=== Extracted text ===
--*--
A genuine irritation simmers beneath the surface of this entire dynamic. This is not the kind of irritation that positions itself above others; I have little patience for that particular brand of smugness, which treats fashion literacy as some kind of divine inheritance. Ignorant is not synonymous with stupid. A simple lack of knowledge usually just indicates a lack of exposure. A healthy fashion ecosystem should be expansive and generous enough to embrace the scholar, the teenager passionately stitching upcycled denim in their bedroom, the auntie making magic from Ankara scraps, and the historian meticulously mapping how silhouettes shift across political eras. Intelligent critique only becomes richer and more vital when more voices, informed by vastly different lives and perspectives, are welcomed into the room.
The tragedy, therefore, is not that new voices are speaking. The tragedy is that the industry, in its hunger for their audience, is asking them to speak in a language it has forgotten how to teach, about a history it has stopped bothering to curate. It is an abandonment of pedagogical responsibility in favour of a quick, hollow hit of engagement. We are left with a beautiful, crumbling library where the librarians are busy outside, taking selfies with the signpost instead of guiding anyone inside to read the books.
When Journalism Goes Quiet: The Death of Critique
True fashion criticism has been quietly shuffled into an unmarked grave. The ceremony was brief and sparsely attended. Advertisers sent tasteful floral arrangements. Brand partnerships recited poems they had not written. The assembled reviewers nodded along graciously, already thinking about securing their invitations for next season’s show. The entire profession has grown remarkably, almost professionally, soft. It pads its sentences with qualifiers, trims its critical claws, and behaves like a well-trained poodle awaiting an approving pat from a publicist. Politeness now frequently passes for genuine insight. Where an honest review could once sharpen a designer’s entire collection, the modern critic often behaves more like a career diplomat assigned to a precarious nation, rehearsing compliments with strategic caution.
--*--
=== Dataset records ===
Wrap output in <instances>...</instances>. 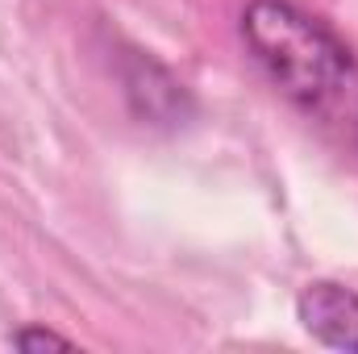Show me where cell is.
Masks as SVG:
<instances>
[{"label": "cell", "instance_id": "cell-3", "mask_svg": "<svg viewBox=\"0 0 358 354\" xmlns=\"http://www.w3.org/2000/svg\"><path fill=\"white\" fill-rule=\"evenodd\" d=\"M8 342H13L17 351H67V346H71V338H63V334H55V330H42V325H25V330H17Z\"/></svg>", "mask_w": 358, "mask_h": 354}, {"label": "cell", "instance_id": "cell-1", "mask_svg": "<svg viewBox=\"0 0 358 354\" xmlns=\"http://www.w3.org/2000/svg\"><path fill=\"white\" fill-rule=\"evenodd\" d=\"M242 38L255 63L271 76L321 134L358 155V59L317 17L292 0H250Z\"/></svg>", "mask_w": 358, "mask_h": 354}, {"label": "cell", "instance_id": "cell-2", "mask_svg": "<svg viewBox=\"0 0 358 354\" xmlns=\"http://www.w3.org/2000/svg\"><path fill=\"white\" fill-rule=\"evenodd\" d=\"M300 325L329 351L358 354V292L334 279H313L296 296Z\"/></svg>", "mask_w": 358, "mask_h": 354}]
</instances>
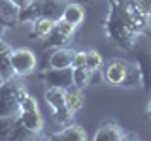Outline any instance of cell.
I'll use <instances>...</instances> for the list:
<instances>
[{
	"instance_id": "obj_1",
	"label": "cell",
	"mask_w": 151,
	"mask_h": 141,
	"mask_svg": "<svg viewBox=\"0 0 151 141\" xmlns=\"http://www.w3.org/2000/svg\"><path fill=\"white\" fill-rule=\"evenodd\" d=\"M104 26H106V36L113 43L130 51V47L134 45V40L138 34L132 30L129 21H127L121 0H110V11H108V19Z\"/></svg>"
},
{
	"instance_id": "obj_2",
	"label": "cell",
	"mask_w": 151,
	"mask_h": 141,
	"mask_svg": "<svg viewBox=\"0 0 151 141\" xmlns=\"http://www.w3.org/2000/svg\"><path fill=\"white\" fill-rule=\"evenodd\" d=\"M104 79L113 87H136V85H142L138 64L123 60V58H115L111 62H108L106 70H104Z\"/></svg>"
},
{
	"instance_id": "obj_3",
	"label": "cell",
	"mask_w": 151,
	"mask_h": 141,
	"mask_svg": "<svg viewBox=\"0 0 151 141\" xmlns=\"http://www.w3.org/2000/svg\"><path fill=\"white\" fill-rule=\"evenodd\" d=\"M66 4H68L66 0H32L27 8L17 9V21L28 23V21H34L38 17L59 19Z\"/></svg>"
},
{
	"instance_id": "obj_4",
	"label": "cell",
	"mask_w": 151,
	"mask_h": 141,
	"mask_svg": "<svg viewBox=\"0 0 151 141\" xmlns=\"http://www.w3.org/2000/svg\"><path fill=\"white\" fill-rule=\"evenodd\" d=\"M130 51L136 56L142 87H144V90H151V38L145 34H138Z\"/></svg>"
},
{
	"instance_id": "obj_5",
	"label": "cell",
	"mask_w": 151,
	"mask_h": 141,
	"mask_svg": "<svg viewBox=\"0 0 151 141\" xmlns=\"http://www.w3.org/2000/svg\"><path fill=\"white\" fill-rule=\"evenodd\" d=\"M25 85L15 79H4L0 83V117H12L19 113V96Z\"/></svg>"
},
{
	"instance_id": "obj_6",
	"label": "cell",
	"mask_w": 151,
	"mask_h": 141,
	"mask_svg": "<svg viewBox=\"0 0 151 141\" xmlns=\"http://www.w3.org/2000/svg\"><path fill=\"white\" fill-rule=\"evenodd\" d=\"M38 60L34 51L27 49V47H19V49H12V68L13 73L23 77V75H28L36 70Z\"/></svg>"
},
{
	"instance_id": "obj_7",
	"label": "cell",
	"mask_w": 151,
	"mask_h": 141,
	"mask_svg": "<svg viewBox=\"0 0 151 141\" xmlns=\"http://www.w3.org/2000/svg\"><path fill=\"white\" fill-rule=\"evenodd\" d=\"M121 6H123L125 17H127V21H129V25H130L132 30H134L136 34H145V32H147V28H149V19L151 17H145L144 13L136 8L134 0L121 2Z\"/></svg>"
},
{
	"instance_id": "obj_8",
	"label": "cell",
	"mask_w": 151,
	"mask_h": 141,
	"mask_svg": "<svg viewBox=\"0 0 151 141\" xmlns=\"http://www.w3.org/2000/svg\"><path fill=\"white\" fill-rule=\"evenodd\" d=\"M40 79L44 81L45 85L49 87H63V88H68L74 85V77H72V68H51V70H45L44 73H40Z\"/></svg>"
},
{
	"instance_id": "obj_9",
	"label": "cell",
	"mask_w": 151,
	"mask_h": 141,
	"mask_svg": "<svg viewBox=\"0 0 151 141\" xmlns=\"http://www.w3.org/2000/svg\"><path fill=\"white\" fill-rule=\"evenodd\" d=\"M87 132L83 126L68 122L64 128H60L57 134H53V139H60V141H87Z\"/></svg>"
},
{
	"instance_id": "obj_10",
	"label": "cell",
	"mask_w": 151,
	"mask_h": 141,
	"mask_svg": "<svg viewBox=\"0 0 151 141\" xmlns=\"http://www.w3.org/2000/svg\"><path fill=\"white\" fill-rule=\"evenodd\" d=\"M125 139V130L117 122H106L94 134V141H121Z\"/></svg>"
},
{
	"instance_id": "obj_11",
	"label": "cell",
	"mask_w": 151,
	"mask_h": 141,
	"mask_svg": "<svg viewBox=\"0 0 151 141\" xmlns=\"http://www.w3.org/2000/svg\"><path fill=\"white\" fill-rule=\"evenodd\" d=\"M19 120L27 126L32 134H40L44 130V115L38 109H28V111H19Z\"/></svg>"
},
{
	"instance_id": "obj_12",
	"label": "cell",
	"mask_w": 151,
	"mask_h": 141,
	"mask_svg": "<svg viewBox=\"0 0 151 141\" xmlns=\"http://www.w3.org/2000/svg\"><path fill=\"white\" fill-rule=\"evenodd\" d=\"M76 51L68 49V47H57L49 56V68H70L72 66V58H74Z\"/></svg>"
},
{
	"instance_id": "obj_13",
	"label": "cell",
	"mask_w": 151,
	"mask_h": 141,
	"mask_svg": "<svg viewBox=\"0 0 151 141\" xmlns=\"http://www.w3.org/2000/svg\"><path fill=\"white\" fill-rule=\"evenodd\" d=\"M60 17L64 19V21H68L72 26L78 28L81 23L85 21V9L81 4H76V2H68L63 9V13H60Z\"/></svg>"
},
{
	"instance_id": "obj_14",
	"label": "cell",
	"mask_w": 151,
	"mask_h": 141,
	"mask_svg": "<svg viewBox=\"0 0 151 141\" xmlns=\"http://www.w3.org/2000/svg\"><path fill=\"white\" fill-rule=\"evenodd\" d=\"M0 75H2V79L15 77L12 68V47L4 40H0Z\"/></svg>"
},
{
	"instance_id": "obj_15",
	"label": "cell",
	"mask_w": 151,
	"mask_h": 141,
	"mask_svg": "<svg viewBox=\"0 0 151 141\" xmlns=\"http://www.w3.org/2000/svg\"><path fill=\"white\" fill-rule=\"evenodd\" d=\"M85 103V96H83V88H78V87H68L66 88V94H64V105L68 107L72 113H78L79 109L83 107Z\"/></svg>"
},
{
	"instance_id": "obj_16",
	"label": "cell",
	"mask_w": 151,
	"mask_h": 141,
	"mask_svg": "<svg viewBox=\"0 0 151 141\" xmlns=\"http://www.w3.org/2000/svg\"><path fill=\"white\" fill-rule=\"evenodd\" d=\"M55 26V19L51 17H38L34 19V25H32V36L34 38H47L51 34Z\"/></svg>"
},
{
	"instance_id": "obj_17",
	"label": "cell",
	"mask_w": 151,
	"mask_h": 141,
	"mask_svg": "<svg viewBox=\"0 0 151 141\" xmlns=\"http://www.w3.org/2000/svg\"><path fill=\"white\" fill-rule=\"evenodd\" d=\"M64 94H66V88H63V87H47L45 100L51 105V109H60V107H64Z\"/></svg>"
},
{
	"instance_id": "obj_18",
	"label": "cell",
	"mask_w": 151,
	"mask_h": 141,
	"mask_svg": "<svg viewBox=\"0 0 151 141\" xmlns=\"http://www.w3.org/2000/svg\"><path fill=\"white\" fill-rule=\"evenodd\" d=\"M102 64H104V58L98 51H94V49L85 51V70H89V72H98V70L102 68Z\"/></svg>"
},
{
	"instance_id": "obj_19",
	"label": "cell",
	"mask_w": 151,
	"mask_h": 141,
	"mask_svg": "<svg viewBox=\"0 0 151 141\" xmlns=\"http://www.w3.org/2000/svg\"><path fill=\"white\" fill-rule=\"evenodd\" d=\"M96 73V72H89V70H72V77H74V87H78V88H85V87H89L93 81V75Z\"/></svg>"
},
{
	"instance_id": "obj_20",
	"label": "cell",
	"mask_w": 151,
	"mask_h": 141,
	"mask_svg": "<svg viewBox=\"0 0 151 141\" xmlns=\"http://www.w3.org/2000/svg\"><path fill=\"white\" fill-rule=\"evenodd\" d=\"M17 117H0V139H12L13 130H15Z\"/></svg>"
},
{
	"instance_id": "obj_21",
	"label": "cell",
	"mask_w": 151,
	"mask_h": 141,
	"mask_svg": "<svg viewBox=\"0 0 151 141\" xmlns=\"http://www.w3.org/2000/svg\"><path fill=\"white\" fill-rule=\"evenodd\" d=\"M28 109H38V102L25 88V90L21 92V96H19V111H28Z\"/></svg>"
},
{
	"instance_id": "obj_22",
	"label": "cell",
	"mask_w": 151,
	"mask_h": 141,
	"mask_svg": "<svg viewBox=\"0 0 151 141\" xmlns=\"http://www.w3.org/2000/svg\"><path fill=\"white\" fill-rule=\"evenodd\" d=\"M47 38H49V41H45V47H55V49H57V47H64V43H68V41H70V38L63 36L60 32H57L55 28L51 30V34L47 36Z\"/></svg>"
},
{
	"instance_id": "obj_23",
	"label": "cell",
	"mask_w": 151,
	"mask_h": 141,
	"mask_svg": "<svg viewBox=\"0 0 151 141\" xmlns=\"http://www.w3.org/2000/svg\"><path fill=\"white\" fill-rule=\"evenodd\" d=\"M55 30L57 32H60L63 36H66V38H72L74 36V32H76V26H72L68 21H64L63 17H59V19H55Z\"/></svg>"
},
{
	"instance_id": "obj_24",
	"label": "cell",
	"mask_w": 151,
	"mask_h": 141,
	"mask_svg": "<svg viewBox=\"0 0 151 141\" xmlns=\"http://www.w3.org/2000/svg\"><path fill=\"white\" fill-rule=\"evenodd\" d=\"M36 134H32L30 130L27 128L25 124H23L21 120H19V117H17V122H15V130H13V135H12V139H32Z\"/></svg>"
},
{
	"instance_id": "obj_25",
	"label": "cell",
	"mask_w": 151,
	"mask_h": 141,
	"mask_svg": "<svg viewBox=\"0 0 151 141\" xmlns=\"http://www.w3.org/2000/svg\"><path fill=\"white\" fill-rule=\"evenodd\" d=\"M53 115H55V120L59 122V124H68V122L72 120L74 113L64 105V107H60V109H53Z\"/></svg>"
},
{
	"instance_id": "obj_26",
	"label": "cell",
	"mask_w": 151,
	"mask_h": 141,
	"mask_svg": "<svg viewBox=\"0 0 151 141\" xmlns=\"http://www.w3.org/2000/svg\"><path fill=\"white\" fill-rule=\"evenodd\" d=\"M72 70H81L85 68V51H76L74 53V58H72Z\"/></svg>"
},
{
	"instance_id": "obj_27",
	"label": "cell",
	"mask_w": 151,
	"mask_h": 141,
	"mask_svg": "<svg viewBox=\"0 0 151 141\" xmlns=\"http://www.w3.org/2000/svg\"><path fill=\"white\" fill-rule=\"evenodd\" d=\"M134 4L145 17H151V0H134Z\"/></svg>"
},
{
	"instance_id": "obj_28",
	"label": "cell",
	"mask_w": 151,
	"mask_h": 141,
	"mask_svg": "<svg viewBox=\"0 0 151 141\" xmlns=\"http://www.w3.org/2000/svg\"><path fill=\"white\" fill-rule=\"evenodd\" d=\"M9 4H12L13 8H17V9H23V8H27L28 4L32 2V0H8Z\"/></svg>"
},
{
	"instance_id": "obj_29",
	"label": "cell",
	"mask_w": 151,
	"mask_h": 141,
	"mask_svg": "<svg viewBox=\"0 0 151 141\" xmlns=\"http://www.w3.org/2000/svg\"><path fill=\"white\" fill-rule=\"evenodd\" d=\"M6 23H2V21H0V40H2V36H4V32H6Z\"/></svg>"
},
{
	"instance_id": "obj_30",
	"label": "cell",
	"mask_w": 151,
	"mask_h": 141,
	"mask_svg": "<svg viewBox=\"0 0 151 141\" xmlns=\"http://www.w3.org/2000/svg\"><path fill=\"white\" fill-rule=\"evenodd\" d=\"M147 117L151 119V100H149V105H147Z\"/></svg>"
},
{
	"instance_id": "obj_31",
	"label": "cell",
	"mask_w": 151,
	"mask_h": 141,
	"mask_svg": "<svg viewBox=\"0 0 151 141\" xmlns=\"http://www.w3.org/2000/svg\"><path fill=\"white\" fill-rule=\"evenodd\" d=\"M2 81H4V79H2V75H0V83H2Z\"/></svg>"
},
{
	"instance_id": "obj_32",
	"label": "cell",
	"mask_w": 151,
	"mask_h": 141,
	"mask_svg": "<svg viewBox=\"0 0 151 141\" xmlns=\"http://www.w3.org/2000/svg\"><path fill=\"white\" fill-rule=\"evenodd\" d=\"M0 21H2V17H0ZM2 23H4V21H2Z\"/></svg>"
}]
</instances>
--*--
=== Things to do ===
**a)** Retype the passage of the fashion criticism essay, starting with "When Journalism Goes" and going on through "with strategic caution.".
**b)** Extend the fashion criticism essay by writing what comes after its final sentence.

=== Task-by-task results ===
**a)**
When Journalism Goes Quiet: The Death of Critique
True fashion criticism has been quietly shuffled into an unmarked grave. The ceremony was brief and sparsely attended. Advertisers sent tasteful floral arrangements. Brand partnerships recited poems they had not written. The assembled reviewers nodded along graciously, already thinking about securing their invitations for next season’s show. The entire profession has grown remarkably, almost professionally, soft. It pads its sentences with qualifiers, trims its critical claws, and behaves like a well-trained poodle awaiting an approving pat from a publicist. Politeness now frequently passes for genuine insight. Where an honest review could once sharpen a designer’s entire collection, the modern critic often behaves more like a career diplomat assigned to a precarious nation, rehearsing compliments with strategic caution.

**b)**
The rot begins with a pervasive, multi-layered fear. Writers fear alienating brands. Brands fear truly independent journalists. Journalists fear losing their precious access. And presiding over it all, everyone fears upsetting the softly glowing deity known as Ad Revenue. This self-perpetuating cycle produces a kind of niceness so diluted it bleaches the colour from every adjective. Contemporary reviews increasingly read like corporate press releases wearing borrowed intellectual glasses. Outfits are declared “fresh,” “bold,” or “a new direction” while the reader can almost sense the compromise seeping through the digital page. Critical literacy evaporates in this environment. Historical context receives a mere cameo appearance rather than a substantive paragraph. Archival knowledge is downgraded from a foundational requirement to a quirky personal hobby.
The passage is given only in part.